Última revisión
24/07/2026
El TJUE refuerza la obtención transfronteriza de pruebas de filiación post mortem

El Tribunal de Justicia de la Unión Europea, en la sentencia dictada el 16 de julio de 2026 en el asunto C-196/24, ECLI:EU:C:2026:587, declara que un órgano jurisdiccional de un Estado miembro no puede denegar la ejecución de una solicitud de obtención de pruebas remitida por un tribunal de otro Estado miembro por el solo hecho de que su Derecho sustantivo nacional prohíba esa prueba en un litigio de filiación.

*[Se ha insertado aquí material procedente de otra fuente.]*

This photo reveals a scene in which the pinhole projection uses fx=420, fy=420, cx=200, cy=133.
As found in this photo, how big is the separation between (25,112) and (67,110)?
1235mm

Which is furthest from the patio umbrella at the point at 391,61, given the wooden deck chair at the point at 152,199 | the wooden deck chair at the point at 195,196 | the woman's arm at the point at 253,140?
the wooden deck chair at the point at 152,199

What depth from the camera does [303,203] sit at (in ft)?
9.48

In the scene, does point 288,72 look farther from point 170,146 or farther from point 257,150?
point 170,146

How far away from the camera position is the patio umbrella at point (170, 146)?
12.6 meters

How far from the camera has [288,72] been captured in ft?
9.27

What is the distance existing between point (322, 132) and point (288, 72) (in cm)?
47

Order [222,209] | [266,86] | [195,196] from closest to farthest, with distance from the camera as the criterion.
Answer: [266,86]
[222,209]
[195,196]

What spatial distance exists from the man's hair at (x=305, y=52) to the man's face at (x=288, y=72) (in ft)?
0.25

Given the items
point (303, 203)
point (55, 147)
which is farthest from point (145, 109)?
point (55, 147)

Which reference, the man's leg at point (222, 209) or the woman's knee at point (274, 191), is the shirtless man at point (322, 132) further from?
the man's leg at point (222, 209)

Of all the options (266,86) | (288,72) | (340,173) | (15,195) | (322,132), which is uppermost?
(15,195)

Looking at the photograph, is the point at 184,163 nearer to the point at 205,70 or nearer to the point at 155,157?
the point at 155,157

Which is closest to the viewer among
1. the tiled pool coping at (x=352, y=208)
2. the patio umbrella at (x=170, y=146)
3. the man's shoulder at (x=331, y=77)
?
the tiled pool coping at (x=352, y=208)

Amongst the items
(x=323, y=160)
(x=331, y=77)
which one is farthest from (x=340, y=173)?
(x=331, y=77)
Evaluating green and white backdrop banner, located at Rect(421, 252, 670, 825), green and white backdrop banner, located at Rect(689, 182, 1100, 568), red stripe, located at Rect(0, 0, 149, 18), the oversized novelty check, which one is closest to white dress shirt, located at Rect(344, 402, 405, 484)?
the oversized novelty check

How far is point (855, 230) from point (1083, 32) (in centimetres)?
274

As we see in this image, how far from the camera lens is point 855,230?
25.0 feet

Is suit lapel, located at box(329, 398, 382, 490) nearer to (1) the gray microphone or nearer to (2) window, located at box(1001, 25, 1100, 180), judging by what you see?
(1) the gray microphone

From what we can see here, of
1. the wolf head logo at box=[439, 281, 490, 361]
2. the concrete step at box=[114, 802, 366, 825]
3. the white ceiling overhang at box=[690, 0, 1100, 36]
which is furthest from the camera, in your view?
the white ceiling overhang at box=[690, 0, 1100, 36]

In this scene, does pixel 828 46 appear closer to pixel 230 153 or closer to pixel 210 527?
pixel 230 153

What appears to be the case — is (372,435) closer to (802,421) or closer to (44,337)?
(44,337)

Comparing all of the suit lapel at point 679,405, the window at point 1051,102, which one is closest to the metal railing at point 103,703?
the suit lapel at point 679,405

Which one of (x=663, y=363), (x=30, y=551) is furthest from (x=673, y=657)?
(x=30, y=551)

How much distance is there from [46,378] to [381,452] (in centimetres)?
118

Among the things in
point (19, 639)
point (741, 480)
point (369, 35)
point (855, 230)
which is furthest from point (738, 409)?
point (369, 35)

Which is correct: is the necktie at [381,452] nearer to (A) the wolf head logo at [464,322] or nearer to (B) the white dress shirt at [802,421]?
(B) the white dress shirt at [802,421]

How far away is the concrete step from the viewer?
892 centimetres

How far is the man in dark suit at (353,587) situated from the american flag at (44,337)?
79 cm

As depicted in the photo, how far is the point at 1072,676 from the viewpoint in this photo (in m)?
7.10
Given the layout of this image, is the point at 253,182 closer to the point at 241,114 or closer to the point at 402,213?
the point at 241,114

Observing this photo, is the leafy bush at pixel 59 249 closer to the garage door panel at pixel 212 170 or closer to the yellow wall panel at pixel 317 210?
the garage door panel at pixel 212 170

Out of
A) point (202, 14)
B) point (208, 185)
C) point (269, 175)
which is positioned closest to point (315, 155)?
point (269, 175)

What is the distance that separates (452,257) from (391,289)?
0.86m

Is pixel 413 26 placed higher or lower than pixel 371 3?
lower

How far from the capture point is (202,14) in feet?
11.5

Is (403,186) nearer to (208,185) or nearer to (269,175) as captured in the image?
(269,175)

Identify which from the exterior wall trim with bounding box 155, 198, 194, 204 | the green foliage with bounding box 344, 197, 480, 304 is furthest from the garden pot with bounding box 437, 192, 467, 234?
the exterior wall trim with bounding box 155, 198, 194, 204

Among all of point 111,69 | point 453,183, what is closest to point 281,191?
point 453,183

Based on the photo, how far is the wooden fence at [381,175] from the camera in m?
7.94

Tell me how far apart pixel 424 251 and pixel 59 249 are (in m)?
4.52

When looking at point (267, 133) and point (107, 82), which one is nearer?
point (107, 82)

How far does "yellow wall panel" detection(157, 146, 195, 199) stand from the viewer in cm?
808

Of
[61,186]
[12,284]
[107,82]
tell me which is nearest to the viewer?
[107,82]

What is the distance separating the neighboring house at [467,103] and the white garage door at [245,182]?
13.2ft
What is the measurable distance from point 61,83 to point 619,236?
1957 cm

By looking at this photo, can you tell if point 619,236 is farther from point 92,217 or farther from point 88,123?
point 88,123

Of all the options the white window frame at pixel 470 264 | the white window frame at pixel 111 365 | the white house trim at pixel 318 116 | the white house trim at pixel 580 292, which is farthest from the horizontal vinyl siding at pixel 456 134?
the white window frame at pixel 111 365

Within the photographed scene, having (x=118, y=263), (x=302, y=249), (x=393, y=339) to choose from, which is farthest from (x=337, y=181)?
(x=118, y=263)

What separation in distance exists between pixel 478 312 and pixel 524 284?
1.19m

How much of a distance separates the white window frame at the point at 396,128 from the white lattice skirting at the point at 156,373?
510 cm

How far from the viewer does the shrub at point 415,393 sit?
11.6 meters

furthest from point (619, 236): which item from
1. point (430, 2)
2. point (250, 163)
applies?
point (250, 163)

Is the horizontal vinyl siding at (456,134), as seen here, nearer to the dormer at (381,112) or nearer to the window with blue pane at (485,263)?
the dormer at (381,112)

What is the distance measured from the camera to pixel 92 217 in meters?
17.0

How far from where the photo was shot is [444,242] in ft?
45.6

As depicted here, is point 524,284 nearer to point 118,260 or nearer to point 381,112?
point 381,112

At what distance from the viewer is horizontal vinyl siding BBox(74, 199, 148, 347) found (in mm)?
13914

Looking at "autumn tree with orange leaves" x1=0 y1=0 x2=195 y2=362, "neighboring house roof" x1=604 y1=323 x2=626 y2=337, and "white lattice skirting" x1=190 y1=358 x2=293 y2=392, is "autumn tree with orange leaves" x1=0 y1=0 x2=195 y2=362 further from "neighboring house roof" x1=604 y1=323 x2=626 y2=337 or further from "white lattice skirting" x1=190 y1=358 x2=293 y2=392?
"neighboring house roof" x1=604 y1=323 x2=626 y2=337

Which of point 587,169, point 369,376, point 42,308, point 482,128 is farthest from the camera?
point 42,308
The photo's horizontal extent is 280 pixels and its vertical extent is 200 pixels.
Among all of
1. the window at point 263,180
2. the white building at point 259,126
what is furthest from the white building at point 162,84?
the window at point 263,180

La resolución se enmarca en un procedimiento seguido en Italia para el reconocimiento de una relación de filiación. En ese contexto, el órgano jurisdiccional italiano solicitó a un órgano jurisdiccional francés, al amparo del Reglamento (UE) 2020/1783, la exhumación del cadáver del presunto progenitor y la extracción de una muestra genética para la práctica de una pericia post mortem. El tribunal francés planteó cuestión prejudicial al considerar que su Derecho nacional prohíbe, salvo consentimiento expreso manifestado en vida, la identificación genética post mortem en procedimientos civiles.
Los motivos de denegación son tasados
La clave del fallo está en que el Reglamento europeo sobre obtención transfronteriza de pruebas enumera de forma exhaustiva los motivos por los que el órgano jurisdiccional requerido puede negarse a ejecutar la solicitud, y debe interpretarse de forma estricta. Entre esos motivos no figura la existencia de una norma sustantiva nacional, por lo que no podrá invocarse la misma para denegar la ejecución.
El Reglamento se limita al plano procesal
El Tribunal subraya además que el Reglamento (UE) 2020/1783 se refiere estrictamente a los aspectos procesales de la cooperación judicial en la obtención de pruebas en materia civil o mercantil, correspondiendo acordar la diligencia al órgano jurisdiccional que conoce del litigio, mientras que el órgano jurisdiccional requerido debe ejecutarla conforme a su normativa procesal.
Será el órgano jurisdiccional requirente el encargado de comprobar que la diligencia de obtención de pruebas sea conforme con los derechos fundamentales recogidos en la Carta de los Derechos Fundamentales de la Unión Europea. En el caso analizado, el TJUE descarta que el tribunal requerido pueda revisar por sí mismo ese examen para apartarse del principio de confianza mutua.
La decisión refuerza la eficacia del sistema europeo de cooperación judicial en materia probatoria y aclara que, en litigios civiles con dimensión transfronteriza, los tribunales requeridos no pueden añadir motivos de rechazo no previstos en el Reglamento, concluyendo el TJUE que el Derecho de la Unión:
«no permite a un órgano jurisdiccional requerido denegar la ejecución de una solicitud al objeto de que se practique una diligencia de obtención de pruebas que consiste en extraer, previa exhumación, una muestra genética del cadáver de un presunto progenitor, transmitida conforme a este Reglamento por el órgano jurisdiccional requirente que conoce de un litigio de filiación, por prohibir una norma de Derecho sustantivo del Estado miembro del órgano jurisdiccional requerido la obtención de tal prueba».